Sherlock frowned. Mycroft managed a small, tight smile at the older man.

“No. He never did understand the zen of fishing.”

Mycroft folded his chair, packed items into his tote, and was soon standing beside Lestrade, who held his own load tucked into one arm and fist, and held the retrieved canvas hat in the other. With a soft smile he eased the hat onto Mycroft’s head.

“There, Mr. Spence. Wouldn’t want your head to get a burn.”

Mycroft, far from bridling, as he would if Sherlock said anything of the sort, smiled at Lestrade. “Thank you.”

They were silent a moment. Then Mr. Spence said, “My place or yours?”

Lestrade considered. “Mine,” he said, after a moment. “No one’s looking for me, yet. And Archie’s there. Can’t leave him too long.”

Sherlock found himself dragged from the lake to the car park, forced to share the back seat of Mycroft’s battered little sedan with the gear for the fishing trip. There was not enough leg room, and his knees were as bent and folded as the struts of the folding chairs. His light sports jacket seemed too heavy.

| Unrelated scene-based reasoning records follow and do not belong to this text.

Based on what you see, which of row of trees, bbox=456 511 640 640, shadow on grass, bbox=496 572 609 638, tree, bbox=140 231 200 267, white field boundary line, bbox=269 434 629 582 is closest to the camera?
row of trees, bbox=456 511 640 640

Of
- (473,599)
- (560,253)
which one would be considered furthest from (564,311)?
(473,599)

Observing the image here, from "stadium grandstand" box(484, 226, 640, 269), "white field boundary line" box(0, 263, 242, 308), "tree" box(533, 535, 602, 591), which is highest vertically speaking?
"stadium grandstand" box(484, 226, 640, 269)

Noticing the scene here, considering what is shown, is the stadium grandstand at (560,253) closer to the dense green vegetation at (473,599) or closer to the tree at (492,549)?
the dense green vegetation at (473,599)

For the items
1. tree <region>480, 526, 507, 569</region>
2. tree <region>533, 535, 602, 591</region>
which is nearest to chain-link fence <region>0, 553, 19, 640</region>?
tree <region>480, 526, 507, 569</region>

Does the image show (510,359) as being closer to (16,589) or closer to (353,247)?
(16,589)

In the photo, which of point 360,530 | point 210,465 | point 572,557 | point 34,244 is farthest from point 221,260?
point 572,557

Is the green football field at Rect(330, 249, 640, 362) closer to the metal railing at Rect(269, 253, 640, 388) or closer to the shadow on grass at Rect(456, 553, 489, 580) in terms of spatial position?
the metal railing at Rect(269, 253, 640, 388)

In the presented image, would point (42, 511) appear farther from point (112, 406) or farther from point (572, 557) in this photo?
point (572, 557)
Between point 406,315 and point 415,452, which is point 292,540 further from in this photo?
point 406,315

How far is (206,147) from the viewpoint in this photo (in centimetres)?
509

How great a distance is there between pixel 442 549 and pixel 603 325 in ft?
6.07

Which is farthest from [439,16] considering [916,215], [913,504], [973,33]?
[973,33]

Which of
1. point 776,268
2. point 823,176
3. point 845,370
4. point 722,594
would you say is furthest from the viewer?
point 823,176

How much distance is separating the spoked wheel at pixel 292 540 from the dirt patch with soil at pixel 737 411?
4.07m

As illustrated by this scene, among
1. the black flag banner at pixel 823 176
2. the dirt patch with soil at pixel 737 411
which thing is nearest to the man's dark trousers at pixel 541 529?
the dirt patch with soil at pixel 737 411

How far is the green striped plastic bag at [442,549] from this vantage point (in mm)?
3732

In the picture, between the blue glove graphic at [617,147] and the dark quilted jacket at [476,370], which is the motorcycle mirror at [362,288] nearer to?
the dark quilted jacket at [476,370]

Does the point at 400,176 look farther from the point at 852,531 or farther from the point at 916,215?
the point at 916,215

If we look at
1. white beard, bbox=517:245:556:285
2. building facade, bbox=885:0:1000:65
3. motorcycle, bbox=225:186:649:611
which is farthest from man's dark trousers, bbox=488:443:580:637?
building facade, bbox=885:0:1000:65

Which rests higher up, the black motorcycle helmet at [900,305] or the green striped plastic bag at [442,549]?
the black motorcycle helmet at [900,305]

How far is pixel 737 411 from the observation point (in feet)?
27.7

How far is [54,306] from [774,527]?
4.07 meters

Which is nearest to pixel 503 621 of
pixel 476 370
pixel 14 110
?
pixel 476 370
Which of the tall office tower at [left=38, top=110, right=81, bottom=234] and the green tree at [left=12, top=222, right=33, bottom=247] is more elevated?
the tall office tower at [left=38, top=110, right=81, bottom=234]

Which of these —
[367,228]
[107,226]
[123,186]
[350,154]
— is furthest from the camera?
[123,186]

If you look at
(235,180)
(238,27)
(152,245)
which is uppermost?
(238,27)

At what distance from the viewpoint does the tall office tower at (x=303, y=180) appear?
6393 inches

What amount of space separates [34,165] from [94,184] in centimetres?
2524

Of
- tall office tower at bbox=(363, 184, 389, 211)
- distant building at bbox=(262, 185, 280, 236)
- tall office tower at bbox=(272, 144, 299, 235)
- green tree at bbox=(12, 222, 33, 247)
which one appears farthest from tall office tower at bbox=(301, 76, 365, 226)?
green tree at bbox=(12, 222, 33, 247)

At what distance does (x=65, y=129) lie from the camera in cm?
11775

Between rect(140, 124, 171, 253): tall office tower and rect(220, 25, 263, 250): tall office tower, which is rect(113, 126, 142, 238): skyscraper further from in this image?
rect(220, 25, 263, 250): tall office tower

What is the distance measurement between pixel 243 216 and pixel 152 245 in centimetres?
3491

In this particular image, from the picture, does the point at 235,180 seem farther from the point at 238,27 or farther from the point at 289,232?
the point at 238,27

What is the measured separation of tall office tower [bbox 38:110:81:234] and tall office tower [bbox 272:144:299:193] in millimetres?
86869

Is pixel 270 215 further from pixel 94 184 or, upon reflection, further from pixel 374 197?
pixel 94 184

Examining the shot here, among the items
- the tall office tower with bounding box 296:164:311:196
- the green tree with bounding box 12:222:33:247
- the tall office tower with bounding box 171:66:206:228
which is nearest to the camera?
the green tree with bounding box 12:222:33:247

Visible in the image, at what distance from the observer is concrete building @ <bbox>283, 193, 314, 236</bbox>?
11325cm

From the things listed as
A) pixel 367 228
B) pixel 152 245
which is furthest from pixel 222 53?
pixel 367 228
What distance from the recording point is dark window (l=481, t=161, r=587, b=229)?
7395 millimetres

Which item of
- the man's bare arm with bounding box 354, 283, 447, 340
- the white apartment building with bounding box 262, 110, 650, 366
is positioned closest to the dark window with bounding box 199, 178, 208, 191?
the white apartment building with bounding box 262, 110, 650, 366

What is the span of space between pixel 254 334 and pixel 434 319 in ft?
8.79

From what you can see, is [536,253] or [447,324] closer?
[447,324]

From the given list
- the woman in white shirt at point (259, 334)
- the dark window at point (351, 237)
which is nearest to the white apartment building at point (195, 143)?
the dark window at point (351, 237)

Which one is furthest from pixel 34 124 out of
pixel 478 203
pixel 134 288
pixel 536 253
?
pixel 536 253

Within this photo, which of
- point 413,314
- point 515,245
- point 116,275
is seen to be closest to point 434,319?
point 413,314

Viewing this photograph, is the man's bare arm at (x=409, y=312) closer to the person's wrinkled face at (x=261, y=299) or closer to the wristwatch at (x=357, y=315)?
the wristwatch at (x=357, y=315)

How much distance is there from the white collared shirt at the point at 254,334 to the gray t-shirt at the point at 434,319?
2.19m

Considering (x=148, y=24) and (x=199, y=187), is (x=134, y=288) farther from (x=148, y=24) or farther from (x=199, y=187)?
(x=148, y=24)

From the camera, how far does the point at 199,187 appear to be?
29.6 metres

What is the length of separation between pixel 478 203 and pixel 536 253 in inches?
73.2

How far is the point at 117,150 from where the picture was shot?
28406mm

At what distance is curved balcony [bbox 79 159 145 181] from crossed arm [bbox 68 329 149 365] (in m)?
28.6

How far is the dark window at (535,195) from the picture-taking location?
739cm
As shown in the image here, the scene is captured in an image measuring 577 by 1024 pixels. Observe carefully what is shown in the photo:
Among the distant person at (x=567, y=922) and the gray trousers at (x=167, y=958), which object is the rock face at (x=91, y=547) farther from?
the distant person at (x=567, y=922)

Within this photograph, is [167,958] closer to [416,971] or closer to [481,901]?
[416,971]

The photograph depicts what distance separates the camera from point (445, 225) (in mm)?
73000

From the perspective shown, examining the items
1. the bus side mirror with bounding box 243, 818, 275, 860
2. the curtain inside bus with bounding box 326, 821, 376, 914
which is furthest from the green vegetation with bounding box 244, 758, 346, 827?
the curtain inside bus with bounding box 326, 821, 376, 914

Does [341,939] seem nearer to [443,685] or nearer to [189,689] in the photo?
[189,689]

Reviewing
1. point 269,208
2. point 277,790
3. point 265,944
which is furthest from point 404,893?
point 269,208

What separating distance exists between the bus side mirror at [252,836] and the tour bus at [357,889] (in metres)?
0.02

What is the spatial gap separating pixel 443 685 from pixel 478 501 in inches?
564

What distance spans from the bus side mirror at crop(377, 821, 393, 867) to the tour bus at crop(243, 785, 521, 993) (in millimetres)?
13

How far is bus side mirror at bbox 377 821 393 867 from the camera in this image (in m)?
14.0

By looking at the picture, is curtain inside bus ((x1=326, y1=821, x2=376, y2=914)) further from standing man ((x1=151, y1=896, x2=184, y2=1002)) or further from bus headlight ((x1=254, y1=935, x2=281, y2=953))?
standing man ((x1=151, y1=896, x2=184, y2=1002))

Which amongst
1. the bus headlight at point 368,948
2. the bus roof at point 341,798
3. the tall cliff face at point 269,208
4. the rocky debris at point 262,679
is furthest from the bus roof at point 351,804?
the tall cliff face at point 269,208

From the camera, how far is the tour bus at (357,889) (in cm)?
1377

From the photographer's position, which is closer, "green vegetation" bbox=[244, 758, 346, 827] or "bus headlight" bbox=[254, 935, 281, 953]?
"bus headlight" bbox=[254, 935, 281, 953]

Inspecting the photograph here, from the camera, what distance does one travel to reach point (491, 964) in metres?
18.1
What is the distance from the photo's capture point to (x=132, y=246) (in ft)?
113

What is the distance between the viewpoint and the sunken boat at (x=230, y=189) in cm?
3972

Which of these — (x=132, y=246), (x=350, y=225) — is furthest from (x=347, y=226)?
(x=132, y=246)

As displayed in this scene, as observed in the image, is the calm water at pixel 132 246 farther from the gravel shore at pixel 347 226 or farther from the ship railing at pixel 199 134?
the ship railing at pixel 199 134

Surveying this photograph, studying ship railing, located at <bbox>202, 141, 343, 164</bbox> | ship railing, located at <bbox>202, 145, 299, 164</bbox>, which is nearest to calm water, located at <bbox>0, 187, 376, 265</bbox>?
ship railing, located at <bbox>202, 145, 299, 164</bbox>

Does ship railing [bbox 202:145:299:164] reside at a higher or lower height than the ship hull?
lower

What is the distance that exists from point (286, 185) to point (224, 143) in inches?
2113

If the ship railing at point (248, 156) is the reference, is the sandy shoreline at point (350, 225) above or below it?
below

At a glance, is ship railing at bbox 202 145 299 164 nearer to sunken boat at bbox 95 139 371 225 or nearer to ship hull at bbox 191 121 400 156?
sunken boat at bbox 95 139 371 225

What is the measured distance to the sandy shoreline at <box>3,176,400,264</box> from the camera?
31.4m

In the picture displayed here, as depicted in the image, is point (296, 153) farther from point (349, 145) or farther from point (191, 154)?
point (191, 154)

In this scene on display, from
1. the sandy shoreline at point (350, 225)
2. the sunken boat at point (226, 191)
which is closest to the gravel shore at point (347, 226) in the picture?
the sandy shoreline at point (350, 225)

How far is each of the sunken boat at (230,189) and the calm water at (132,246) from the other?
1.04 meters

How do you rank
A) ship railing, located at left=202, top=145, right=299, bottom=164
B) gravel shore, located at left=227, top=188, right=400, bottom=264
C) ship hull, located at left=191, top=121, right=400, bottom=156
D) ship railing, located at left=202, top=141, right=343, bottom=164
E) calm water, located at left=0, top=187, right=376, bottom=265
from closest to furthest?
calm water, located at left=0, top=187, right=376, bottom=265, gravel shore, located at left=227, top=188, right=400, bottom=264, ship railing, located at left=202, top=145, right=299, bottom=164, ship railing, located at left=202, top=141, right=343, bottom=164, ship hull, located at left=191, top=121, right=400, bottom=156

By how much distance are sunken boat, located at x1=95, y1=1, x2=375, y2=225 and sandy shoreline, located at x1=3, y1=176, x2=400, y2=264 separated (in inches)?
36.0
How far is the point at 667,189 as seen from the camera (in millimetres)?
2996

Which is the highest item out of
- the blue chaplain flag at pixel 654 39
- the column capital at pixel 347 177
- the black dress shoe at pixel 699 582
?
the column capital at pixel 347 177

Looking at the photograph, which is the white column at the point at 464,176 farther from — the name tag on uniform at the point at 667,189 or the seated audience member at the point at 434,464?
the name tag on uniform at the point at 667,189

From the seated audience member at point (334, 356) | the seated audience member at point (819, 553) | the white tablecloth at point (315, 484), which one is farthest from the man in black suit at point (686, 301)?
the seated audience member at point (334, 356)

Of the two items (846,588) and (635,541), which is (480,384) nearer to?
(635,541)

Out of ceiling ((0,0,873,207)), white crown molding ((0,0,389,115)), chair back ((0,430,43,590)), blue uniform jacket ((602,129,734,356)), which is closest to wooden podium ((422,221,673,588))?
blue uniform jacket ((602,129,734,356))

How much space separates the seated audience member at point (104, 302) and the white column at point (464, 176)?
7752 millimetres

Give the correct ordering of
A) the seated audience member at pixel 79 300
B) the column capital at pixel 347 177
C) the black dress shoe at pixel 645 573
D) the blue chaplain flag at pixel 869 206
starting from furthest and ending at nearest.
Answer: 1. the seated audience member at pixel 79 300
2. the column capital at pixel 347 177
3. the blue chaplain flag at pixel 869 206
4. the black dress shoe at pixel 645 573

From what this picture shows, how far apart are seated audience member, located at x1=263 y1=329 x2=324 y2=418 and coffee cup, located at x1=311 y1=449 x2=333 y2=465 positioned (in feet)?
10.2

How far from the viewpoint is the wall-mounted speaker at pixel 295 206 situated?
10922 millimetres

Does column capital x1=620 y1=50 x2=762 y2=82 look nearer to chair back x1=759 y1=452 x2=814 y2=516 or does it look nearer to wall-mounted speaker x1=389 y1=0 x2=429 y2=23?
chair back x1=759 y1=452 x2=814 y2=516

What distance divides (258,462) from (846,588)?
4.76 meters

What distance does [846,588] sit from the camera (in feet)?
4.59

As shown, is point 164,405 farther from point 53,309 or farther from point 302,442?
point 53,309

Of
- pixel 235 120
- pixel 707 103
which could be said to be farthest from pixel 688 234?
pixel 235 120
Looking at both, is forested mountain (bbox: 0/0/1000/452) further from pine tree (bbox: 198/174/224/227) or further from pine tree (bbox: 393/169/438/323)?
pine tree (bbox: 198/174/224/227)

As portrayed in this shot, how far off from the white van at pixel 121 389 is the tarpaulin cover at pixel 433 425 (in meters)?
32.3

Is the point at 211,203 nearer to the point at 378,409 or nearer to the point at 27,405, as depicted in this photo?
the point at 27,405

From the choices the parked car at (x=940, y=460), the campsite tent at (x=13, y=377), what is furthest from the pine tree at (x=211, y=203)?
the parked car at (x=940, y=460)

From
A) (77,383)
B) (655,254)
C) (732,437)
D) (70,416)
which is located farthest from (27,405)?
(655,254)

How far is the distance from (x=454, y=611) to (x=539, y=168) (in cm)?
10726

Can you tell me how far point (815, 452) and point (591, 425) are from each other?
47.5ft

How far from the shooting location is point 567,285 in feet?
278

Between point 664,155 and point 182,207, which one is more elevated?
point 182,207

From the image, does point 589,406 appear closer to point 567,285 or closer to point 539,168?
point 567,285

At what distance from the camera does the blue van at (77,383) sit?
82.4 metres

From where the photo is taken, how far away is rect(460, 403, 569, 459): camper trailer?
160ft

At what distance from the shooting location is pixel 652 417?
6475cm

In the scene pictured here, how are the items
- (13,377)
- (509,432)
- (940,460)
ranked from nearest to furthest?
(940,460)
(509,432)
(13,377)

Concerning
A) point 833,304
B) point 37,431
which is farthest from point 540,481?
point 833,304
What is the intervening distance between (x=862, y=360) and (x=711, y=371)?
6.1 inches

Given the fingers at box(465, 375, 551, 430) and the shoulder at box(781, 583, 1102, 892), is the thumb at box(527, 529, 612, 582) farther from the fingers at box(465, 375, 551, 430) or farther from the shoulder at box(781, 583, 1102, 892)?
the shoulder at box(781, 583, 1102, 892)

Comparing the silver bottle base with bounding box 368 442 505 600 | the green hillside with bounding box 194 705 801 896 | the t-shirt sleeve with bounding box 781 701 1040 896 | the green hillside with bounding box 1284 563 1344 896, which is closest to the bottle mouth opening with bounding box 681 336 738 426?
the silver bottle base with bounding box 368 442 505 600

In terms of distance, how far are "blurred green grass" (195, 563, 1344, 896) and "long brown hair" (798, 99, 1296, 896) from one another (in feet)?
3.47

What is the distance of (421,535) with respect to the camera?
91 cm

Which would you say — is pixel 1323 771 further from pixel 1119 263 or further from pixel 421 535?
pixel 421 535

“How long has Lestrade been out here,” he asked, surly and reproachful.

“You can ask me, you know. I’m right here,” Lestrade said from his place in the passenger seat. “And it’s been about six months since I first found Mr. Spence, here.”

Sherlock was disturbed by the affectionate glance his former contact with both the Met and MI5 gives his brother. “Good God. Why did you bother? He was dead. You should have left him that way. You of all people know enough to know if he was only theoretically dead, it was for his own safety.”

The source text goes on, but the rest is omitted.